Genetically engineered cartilage delivers anti-inflammatory drugs in response to knee activity

Working to develop new treatments for osteoarthritis, researchers at the University of Washington School of Medicine in St. Louis are looking to work. Louis has genetically engineered cartilage to deliver an anti-inflammatory drug in response to activity similar to knee flexion or other movements that stress joints.

Early symptoms of osteoarthritis include pain in response to such movements -; movements involving component mechanical loading. Joint pain that comes with bending or lifting can make it difficult to perform normal activities. But by altering genes in cartilage cells in the laboratory, the researchers have been able to program them to respond to the mechanical stress associated with movement and pressure by extracting drug to combat inflammation.

The study is published online Jan. 27 in the journal Advances in science.
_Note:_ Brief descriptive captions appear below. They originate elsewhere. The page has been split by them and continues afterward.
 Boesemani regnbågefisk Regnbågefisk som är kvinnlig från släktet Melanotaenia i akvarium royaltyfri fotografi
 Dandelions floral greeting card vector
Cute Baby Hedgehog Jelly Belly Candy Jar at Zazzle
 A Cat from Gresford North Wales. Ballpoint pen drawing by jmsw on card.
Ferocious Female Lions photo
Drugs such as ibuprofen and naproxen that relieve joint pain and lower systemic inflammation are the main treatments for osteoarthritis pain, but there are no treatments that prevent damage in joints of patients with this debilitating form of arthritis. We have developed a new field of research called mechanogenetics, where we can engineer cartilage cells to respond to the mechanical loading of the component. Every time cells are under that pressure, they take an anti – inflammatory, biological drug to reduce inflammation and limit arthritis – related damage. “

Farshid Guilak, PhD, Principal Investigator, Mildred B. Simon Professor, Orthopedic Surgery

With his team, Guilak, co-director of the University of Washington Center for Regenerative Medicine and director of research at Shriners Children’s Hospitals -; Cape St. Louis, first experiments in the laboratory using cartilage cells from pigs to find out how those cells feel when under mechanical pressure.

“Examining these cells in the laboratory, we were able to identify key pathways in the cells responding to stress from loading and the gene circuits in cartilage activated by loading mechanics, ”said co – author Robert J. Nims, PhD, a postdoctoral researcher in the Guilak laboratory.
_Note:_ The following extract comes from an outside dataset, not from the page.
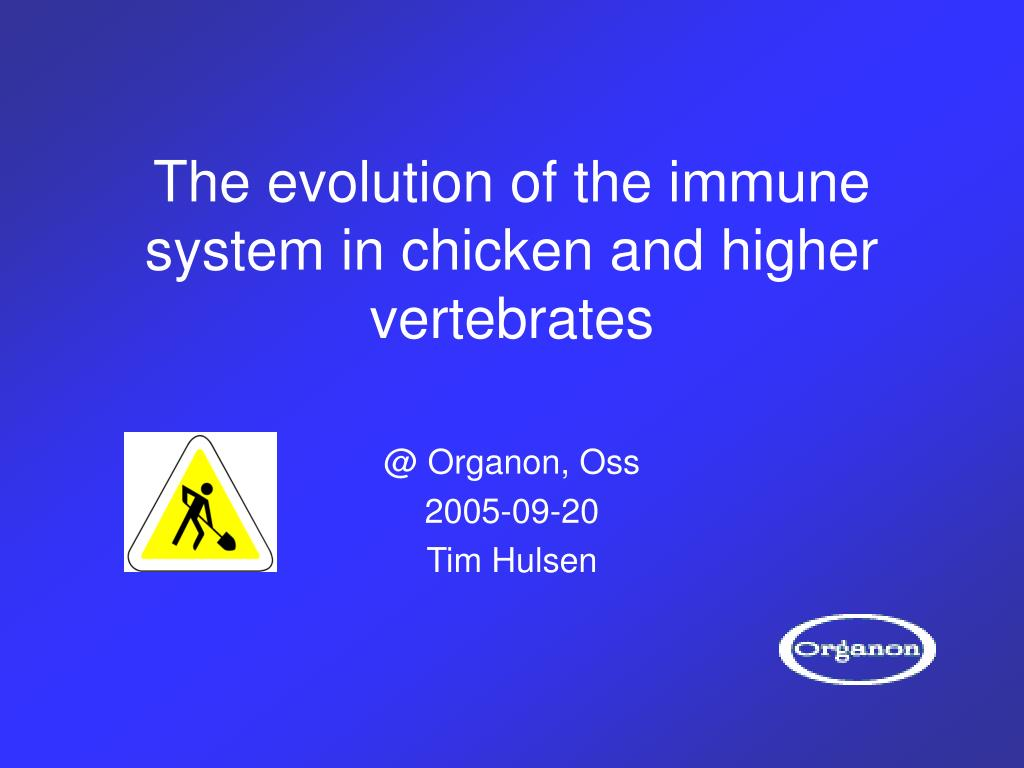 the evolution of the immune system in chicken and higher vertebrates l.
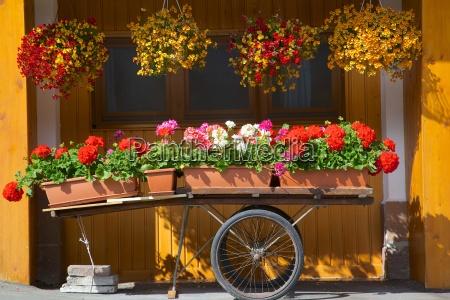 flowers on trolley arabba belluno province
Similar to the friction sensor on a smartphone, cartilage cells sense when pressure is applied, and the inflammation associated with too much arthritis pressure causes cartilage to break down. The cells developed in these experiments, however, responded to that stress by ingesting an anti-inflammatory drug that prevented cartilage damage.

“We modified fragments of DNA in the cells to tell them to do something different than normal when they feel loads,” Guilak said. “That is, to make an arthritis-fighting drug.”

“It’s like turning on a light,” said co-author Lara Pferdehirt, a biomedical engineer and graduate research assistant at Guilak’s lab. “With light, you turn on a switch, and a light switch turns on. But in this case, the switch is a complementary mechanical load, and the bulb is the anti-inflammatory drug.”

The cells were engineered to release an interleukin-1 receptor antagonist -; a drug called anakinra (Kineret) that is used to treat rheumatoid arthritis and shows promise for the treatment of post-traumatic osteoarthritis that occurs after a joint injury. Preliminary studies of the drug in patients with osteoarthritis have shown that it is safe but ineffective when it has been introduced into a joint only once. Guilak believes that because of its proper functioning, the drug must be released into arthritic joints over longer periods of time, while mechanical loading occurs.

“This drug is unlikely to work unless delivered continuously for years, which may be why it has not worked well in clinical trials involving patients with osteoarthritis,” he said. “In our experiments in cells in the laboratory, we used the existing signaling systems in the cartilage cells that we engineered so that they could release the drug whenever it was needed. Here, we use synthetic biology to create an artificial cell type that we can program to respond to what we want it to respond to. “

In addition to reducing inflammation in arthritic joints, having specialized cartilage cells delivers the drug only when and where needed it should be possible to avoid associated side effects. to long-term delivery of a strong anti-inflammatory drug to the entire body. These side effects can include stomach pain, diarrhea, muscle weakness and hair loss.

Guilak’s team plans to use the same technique to modify other types of cells to produce different drugs.

“We can create cells that automatically deliver pain relief drugs, anti-inflammatory drugs or growth factors to regenerate cartilage,” Guilak said. “We believe this strategy could be a framework for doing what we can to program cells to deliver treatments in response to a number of medical problems.”